Schon seit 600 Jahren, berichtet er, wurde hier Wein angebaut. Und weil Rogge nicht nur den Wein liebt, sondern auch die Gegend und ihre Geschichte, hat er sich in einem Verein für eine außergewöhnliche Kirche engagiert.
Zum Advent gibt’s Musik in der Weinbergkirche
Mitten in den Weinbergen steht die Weinbergkirche „Zum Heiligen Geist“ – seit 300 Jahren. Wo gibt‘s denn das sonst, fragt der Winzer in die Runde. Dann schließt er die Kirche auf und packt sein Saxophon aus. Die Musik füllt den lichten Kirchenraum mit dem schönen Altar aus dem 17. Jahrhundert. „Hier kann man nur jubeln,“ ruft Rogge aus und reißt mit seiner Begeisterung auch die Besucher mit.

### AUFGABEN
1 - Seit wie vielen Jahren steht die Weinbergkirche laut dem Textauszug mitten in den Weinbergen?
2 - Bitte führe den Textauszug über die Weinbergkirche nach seinem letzten Satz weiter.

[Datensätze]
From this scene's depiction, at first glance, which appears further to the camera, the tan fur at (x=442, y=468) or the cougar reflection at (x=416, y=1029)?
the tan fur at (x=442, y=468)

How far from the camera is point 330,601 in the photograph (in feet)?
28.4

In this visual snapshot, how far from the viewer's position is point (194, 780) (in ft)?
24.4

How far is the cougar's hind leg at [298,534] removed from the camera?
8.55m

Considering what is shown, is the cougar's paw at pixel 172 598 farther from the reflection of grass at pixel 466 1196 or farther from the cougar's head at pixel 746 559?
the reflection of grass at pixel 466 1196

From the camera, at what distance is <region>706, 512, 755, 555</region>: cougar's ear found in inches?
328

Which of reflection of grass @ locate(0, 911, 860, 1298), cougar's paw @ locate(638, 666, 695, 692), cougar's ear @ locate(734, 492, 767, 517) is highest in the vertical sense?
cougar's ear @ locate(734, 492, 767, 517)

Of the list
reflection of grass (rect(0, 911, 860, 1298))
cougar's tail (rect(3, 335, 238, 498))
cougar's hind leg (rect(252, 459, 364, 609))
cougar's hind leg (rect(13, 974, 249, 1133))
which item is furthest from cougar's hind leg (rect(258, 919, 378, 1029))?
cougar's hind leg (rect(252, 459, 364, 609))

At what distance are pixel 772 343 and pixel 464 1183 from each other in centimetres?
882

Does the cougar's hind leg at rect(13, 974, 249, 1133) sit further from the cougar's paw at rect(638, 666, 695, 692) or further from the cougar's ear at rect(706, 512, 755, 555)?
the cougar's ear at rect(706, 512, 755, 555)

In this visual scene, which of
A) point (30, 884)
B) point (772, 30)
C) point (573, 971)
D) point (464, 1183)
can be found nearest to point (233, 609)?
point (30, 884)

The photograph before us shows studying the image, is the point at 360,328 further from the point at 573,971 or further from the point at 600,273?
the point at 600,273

### LÖSUNGEN
1 - Seit 300 Jahren.

2 -
Nach der Wende, erzählt er auf dem Weg durch die Weinberge, habe sich die Interessengemeinschaft Weinbergkirche gegründet. „Das ging dann ruckzuck mit der Sanierung.“ Hilfe kam auch aus dem Westen: Das Technische Hilfswerk Hamburg restaurierte die Fenster. 1994 gab‘s dafür einen Preis vom Denkmalschutz. Inzwischen finden wieder Hochzeiten und Taufen in dem kleinen Gotteshaus statt. „Die Kirche muss unter die Leute kommen,“ sagt Rogge bestimmt. An Weihnachten werden musikalische Festgottesdienste und Konzerte viele Menschen in das Kirchlein locken – und Walter Rogge kann wieder jubeln.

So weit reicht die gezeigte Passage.